§ **What this exercise asks**
A. Answer the following questions using the btrfs merge discussion below, each answer on its own line and marked like its question.
(i) How many days from the date of writing would ext4 mark the second birthday of its inclusion into Linus' tree?
(ii) Which recipients were left off the Cc of the first email?
(iii) For how long has the btrfs developer been "hacking away in the basement"?
B. Continue the btrfs merge discussion below from the point where it stops.

For people wanting to try WIP code you don't need it in mainline.
Stable kernels will anyway usually contain months old code of the
WIP filesystem that is not usable for testing, so for any meaningful
testing you will still have to follow the btrfs tree and not mainline.
This is not meant as a statement on the quality of ext4 or btrfs, or any
comparison of the development times of ext4 and btrfs, but for ext4 the
advantages Andrew thinks would happen with an early btrfs merge do not
seem to have happened.
I just realize that I forgot to add Ted and the ext4 mailing list into
the Cc of my first email. Adding them to the Cc, so if I'm talking
nonsense about the experiences with ext4 they can correct me.
> -serge
cu
Adrian
--
"Is there not promise of rain?" Ling Tan asked suddenly out
of the darkness. There had been need of rain for many days.
"Only a promise," Lao Er said.
Pearl S. Buck - Dragon Seed
On Sun, 2008-10-05 at 18:09 +0300, Adrian Bunk wrote:
> On Sun, Oct 05, 2008 at 09:11:13AM -0500, Serge E. Hallyn wrote:
> > Quoting Adrian Bunk ([email protected]):
> >
[ when to merge btrfs ]
> > > Let's try to learn from the past:
> > >
> > > 6 days from today ext4 (another new local filesystem for Linux)
> > > celebrates the second birthday of it's inclusion into Linus' tree
> > > as a similar special-case.
> > >
> > > You claim "an early merge will accelerate its development and will
> > > broaden its developer base" for Btrfs.
> > >
> > > Read the timeline Ted outlined back in June 2006 for ext4 [1].
> > > When comparing with what happened in reality it kinda disproves
> > > your "acceleration" point.
> >
The btrfs timelines have always been aggressive, and as btrfs gets
closer to feature complete, the testing matrix grows dramatically. I
can't promise my crazy timelines won't slip, but I've been hacking away
in the basement for almost 18 months now and it's time for me to get off
the pot and make it stable.
Ext4 has always had to deal with the ghost of ext3. Both from a
compatibility point of view and everyone's expectations of stability. I
believe that most of us underestimated how difficult it would be to move
ext4 forward.
Btrfs is different for lots of reasons, and being in mainline will
definitely increase the pressure on the btrfs developers to finish, and
the resources available for us to finish with.
> > OTOH, maybe it's just me, but I think there is more excitement around
> > btrfs. Myself I'm dying for snapshot support, and can't wait to try
> > btrfs on a separate data/scratch partition (where i don't mind losing
> > data). btrfs and nilfs - yay. Ext4? <yawn> That can make all the
> > difference.

§ **Data segment**
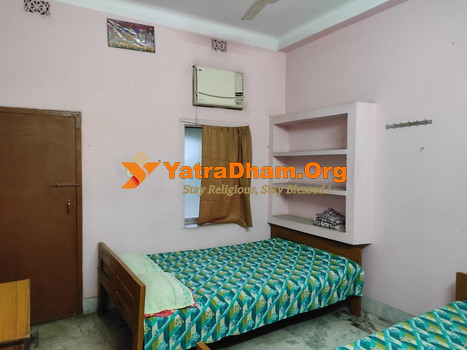 Habibpur ISKCON Guest House Room View 2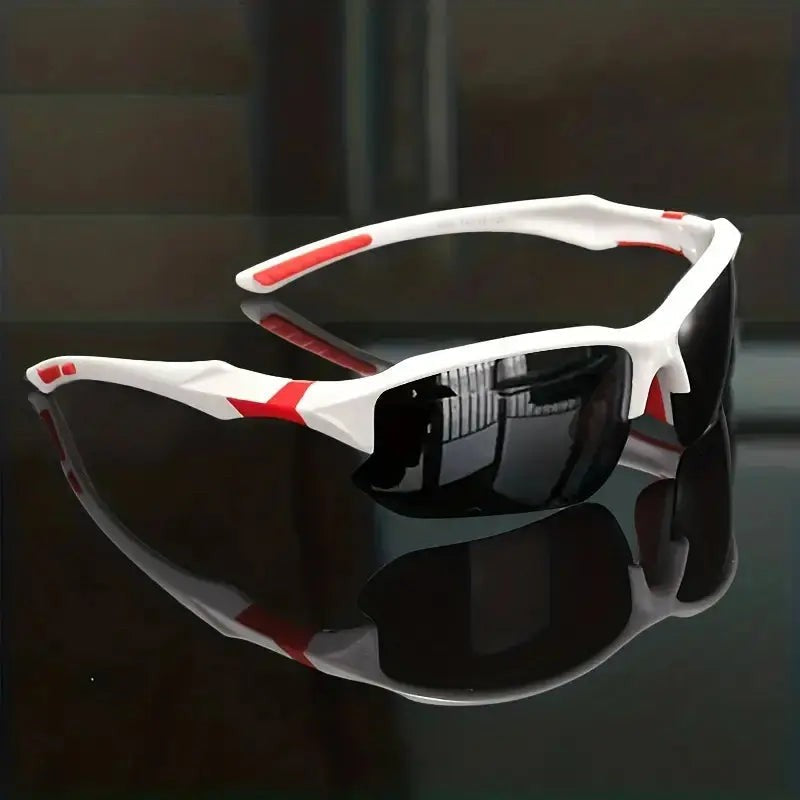 Cycling Sunglasses – Polarised UV Sports Sunglasses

§ **Per-task answers**
A.
(i) 6 days.
(ii) Ted and the ext4 mailing list.
(iii) Almost 18 months.

B.
>
> "accelerate its development and will broaden its developer base" is not
> about users/testers but about people doing code development.
>
People want btrfs for different reasons. I want btrfs in the kernel
because when you're in the kernel more people look at it, and when
people look at it they send me email with the mistakes they found.
For example, see the streaming write patches I sent to fsdevel last
week. I wouldn't test against ext4 as often if I had to hunt down
external repos just to get something consistent with the current
development kernels. ext4 in mainline makes it much easier for me to
kick the tires.
> For people wanting to try WIP code you don't need it in mainline.
>
> Stable kernels will anyway usually contain months old code of the
> WIP filesystem that is not usable for testing, so for any meaningful
> testing you will still have to follow the btrfs tree and not mainline.
For ext4 at least, the mainline code is very usable. I hope to have
btrfs in shape for that by the 2.6.29 merge cycle.
-chris
On Mon, Oct 06, 2008 at 09:40:03AM -0400, Chris Mason wrote:
> On Sun, 2008-10-05 at 18:09 +0300, Adrian Bunk wrote:
> > On Sun, Oct 05, 2008 at 09:11:13AM -0500, Serge E. Hallyn wrote:
> > > Quoting Adrian Bunk ([email protected]):
> > >
>
> [ when to merge btrfs ]
>
> > > > Let's try to learn from the past:
> > > >
> > > > 6 days from today ext4 (another new local filesystem for Linux)
> > > > celebrates the second birthday of it's inclusion into Linus' tree
> > > > as a similar special-case.
> > > >
> > > > You claim "an early merge will accelerate its development and will
> > > > broaden its developer base" for Btrfs.
> > > >
> > > > Read the timeline Ted outlined back in June 2006 for ext4 [1].
> > > > When comparing with what happened in reality it kinda disproves
> > > > your "acceleration" point.
> > >
>
> The btrfs timelines have always been aggressive, and as btrfs gets
> closer to feature complete, the testing matrix grows dramatically. I
> can't promise my crazy timelines won't slip, but I've been hacking away
> in the basement for almost 18 months now and it's time for me to get off
> the pot and make it stable.
>
> Ext4 has always had to deal with the ghost of ext3. Both from a
> compatibility point of view and everyone's expectations of stability. I
> believe that most of us underestimated how difficult it would be to move
> ext4 forward.
>
> Btrfs is different for lots of reasons, and being in mainline will
> definitely increase the pressure on the btrfs developers to finish, and
> the resources available for us to finish with.
Your last sentence does not make sense:
According to your timeline btrfs 1.0 will be released in Q408 [1] - and
the merge window for 2.6.29 will be in Q109.
>...
> > For people wanting to try WIP code you don't need it in mainline.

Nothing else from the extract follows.